We have already seen what happens when intimidation turns physical. In 2022, an armed man was arrested near Justice Brett Kavanaugh’s home after making threats. Federal judges across the country routinely face death threats. The U.S. Marshals Service reported a significant rise in judicial threats nationwide, showing that this hostility isn't confined to Washington.
The Supreme Court is currently trying to build its permanent police force up to 477 officers. If they rely on outside contractors, Kagan thinks they can hit that number in a couple of years. If they hire and train their own proprietary employees, it will take until the 2030s.

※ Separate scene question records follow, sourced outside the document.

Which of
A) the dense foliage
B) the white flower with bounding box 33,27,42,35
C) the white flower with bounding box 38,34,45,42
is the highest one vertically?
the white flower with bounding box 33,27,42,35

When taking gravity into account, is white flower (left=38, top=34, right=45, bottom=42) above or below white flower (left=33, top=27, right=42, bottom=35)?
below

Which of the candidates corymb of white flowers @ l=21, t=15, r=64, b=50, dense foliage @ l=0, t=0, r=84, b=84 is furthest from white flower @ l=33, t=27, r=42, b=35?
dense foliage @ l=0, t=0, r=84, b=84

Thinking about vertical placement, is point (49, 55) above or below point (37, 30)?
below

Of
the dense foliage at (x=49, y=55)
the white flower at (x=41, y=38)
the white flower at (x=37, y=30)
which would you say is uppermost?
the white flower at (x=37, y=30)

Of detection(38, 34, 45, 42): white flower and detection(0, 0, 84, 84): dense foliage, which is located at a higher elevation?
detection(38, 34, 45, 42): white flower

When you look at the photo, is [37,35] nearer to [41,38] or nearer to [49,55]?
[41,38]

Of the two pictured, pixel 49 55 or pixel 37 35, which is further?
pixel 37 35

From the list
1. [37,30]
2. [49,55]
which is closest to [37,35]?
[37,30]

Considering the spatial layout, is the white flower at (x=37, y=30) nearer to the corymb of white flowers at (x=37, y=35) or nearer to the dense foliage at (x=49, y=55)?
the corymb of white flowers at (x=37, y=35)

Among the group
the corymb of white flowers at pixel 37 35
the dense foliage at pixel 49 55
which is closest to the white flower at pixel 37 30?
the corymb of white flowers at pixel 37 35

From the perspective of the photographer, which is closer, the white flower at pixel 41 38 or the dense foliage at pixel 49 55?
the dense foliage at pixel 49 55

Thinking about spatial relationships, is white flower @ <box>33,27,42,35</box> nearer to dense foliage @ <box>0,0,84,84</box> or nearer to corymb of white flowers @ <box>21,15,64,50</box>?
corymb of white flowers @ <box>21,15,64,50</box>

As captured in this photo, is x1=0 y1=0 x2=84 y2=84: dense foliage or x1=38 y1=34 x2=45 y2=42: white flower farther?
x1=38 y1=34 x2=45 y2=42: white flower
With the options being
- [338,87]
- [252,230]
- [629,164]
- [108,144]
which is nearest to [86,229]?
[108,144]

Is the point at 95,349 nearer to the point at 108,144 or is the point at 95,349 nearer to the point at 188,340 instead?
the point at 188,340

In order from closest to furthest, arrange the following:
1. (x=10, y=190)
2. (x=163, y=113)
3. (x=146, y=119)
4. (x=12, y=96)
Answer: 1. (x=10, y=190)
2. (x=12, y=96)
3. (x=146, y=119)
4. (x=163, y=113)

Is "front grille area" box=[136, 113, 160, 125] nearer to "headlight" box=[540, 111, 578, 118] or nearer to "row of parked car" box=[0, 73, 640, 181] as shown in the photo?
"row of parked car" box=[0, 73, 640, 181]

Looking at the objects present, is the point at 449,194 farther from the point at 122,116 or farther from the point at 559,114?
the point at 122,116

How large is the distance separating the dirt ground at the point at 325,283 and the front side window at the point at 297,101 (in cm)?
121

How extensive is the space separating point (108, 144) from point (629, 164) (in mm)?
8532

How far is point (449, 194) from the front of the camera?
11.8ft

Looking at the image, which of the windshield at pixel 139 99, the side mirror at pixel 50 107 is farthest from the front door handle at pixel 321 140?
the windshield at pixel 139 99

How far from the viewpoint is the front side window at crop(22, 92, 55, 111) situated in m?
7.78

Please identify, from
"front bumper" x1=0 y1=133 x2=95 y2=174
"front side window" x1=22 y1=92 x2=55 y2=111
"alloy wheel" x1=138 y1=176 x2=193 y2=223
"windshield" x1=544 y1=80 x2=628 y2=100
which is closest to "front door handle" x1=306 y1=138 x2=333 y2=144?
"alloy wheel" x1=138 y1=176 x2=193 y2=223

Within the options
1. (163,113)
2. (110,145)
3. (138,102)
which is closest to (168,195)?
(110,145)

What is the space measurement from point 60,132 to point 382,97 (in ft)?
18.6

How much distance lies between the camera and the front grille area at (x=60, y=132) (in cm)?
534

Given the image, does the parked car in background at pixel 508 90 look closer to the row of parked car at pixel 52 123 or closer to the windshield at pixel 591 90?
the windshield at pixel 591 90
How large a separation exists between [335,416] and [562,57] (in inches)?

Think about that timeline. We are looking at nearly a decade of hiring, training, and spending just to ensure that the people interpreting our laws can walk from their front doors to their cars safely.
What Happens Next
This congressional hearing wasn't just a routine check-in about line-item expenditures. It showed two justices from opposite ideological wings presenting a unified front against institutional vulnerability.
If you want to track where this goes next, look for these specific developments over the coming months.
- Watch the Appropriations Bill: Congress is highly likely to approve the security increases, but track whether lawmakers attempt to attach ethics reform strings to the funding package.
- Monitor the Ethics Drafts: Keep an eye out for internal court memos or statements from Chief Justice John Roberts regarding the creation of an internal review panel using senior judges.
- Track the Shadow Docket Numbers: Watch the upcoming term to see if the court successfully reduces its reliance on emergency applications or continues to expand its use.
The justices can ignore political pundits, but they can't ignore a swarm of police cars outside their homes. Securing the court isn't just a financial burden, it's a sobering reflection of the current state of American civic life.